__EXTRAIT__:

+===+

Sur un rythme allègre, Grendel parvient à raconter l'inanité d'un monde tout en tressant la métaphysique d'un narrateur nuageux, toujours étonné de ce que l'humanité peut produire. Et dans le cas où il croise inopinément une manifestation au sortir d'un confinement involontaire, comment s'étonner de sa difficulté à prendre partie, à choisir entre "eux" et "nous". Mais où sont donc les vainqueurs ?

J'ai appris que le maximum à quoi on puisse prétendre dans la vie, c'est au bonheur des ignorants. Vouloir davantage revient à jouer avec les flammes de l'enfer.

+===+

__DONNÉES FOURNIES__:
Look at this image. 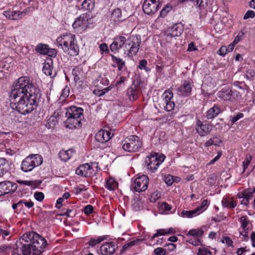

+===+

__CONSIGNE 1__: Modifiez l'extrait de « J'ai appris que » à « flammes de l'enfer. » en remplaçant « flammes » par « braises », puis donnez le passage obtenu.
__CONSIGNE 2__: Poursuivez, s'il vous plaît, l'extrait consacré à Grendel à partir de sa dernière phrase.

__RÉPONSE 1__:
J'ai appris que le maximum à quoi on puisse prétendre dans la vie, c'est au bonheur des ignorants. Vouloir davantage revient à jouer avec les braises de l'enfer.

__RÉPONSE 2__:
J'étais donc heureux et ignare. Mais sous la surface de mon bonheur, les forces secrètes, tectoniques, de l'insatisfaction oeuvraient, leur puissance d'expansion s'approchait d'année en année du point critique au-delà duquel toutes les apparences explosent. J'essaie de reconstruire et de regrouper les événements dans l'espoir de trouver une explication logique à l'effondrement de ma carrière prometteuse et à celui de mon bonheur. Ma vie s'acheminait dès le départ vers une catastrophe, mais pendant longtemps je ne me suis aperçu de rien. Mon mécontentement n'avais pas de raison précise, je ne l'ai pas pris plus au sérieux qu'un rhume ou que la défaillance temporaire d'un appareil ménager. Ce n'est pas ma vanité qui m'a aveuglé, c'est mon ignorance,. Je ne savais pas encore que la catastrophe engendrait le savoir ; ou qu'elle libérait certains hommes des souffrances dues à l'ignorance. Pas tous, seulement ceux qui le méritaient, qui s'en montraient dignes, c'est-à-dire les plus malheureux, car une catastrophe alourdie par le savoir était le terrain le plus fertile du malheur.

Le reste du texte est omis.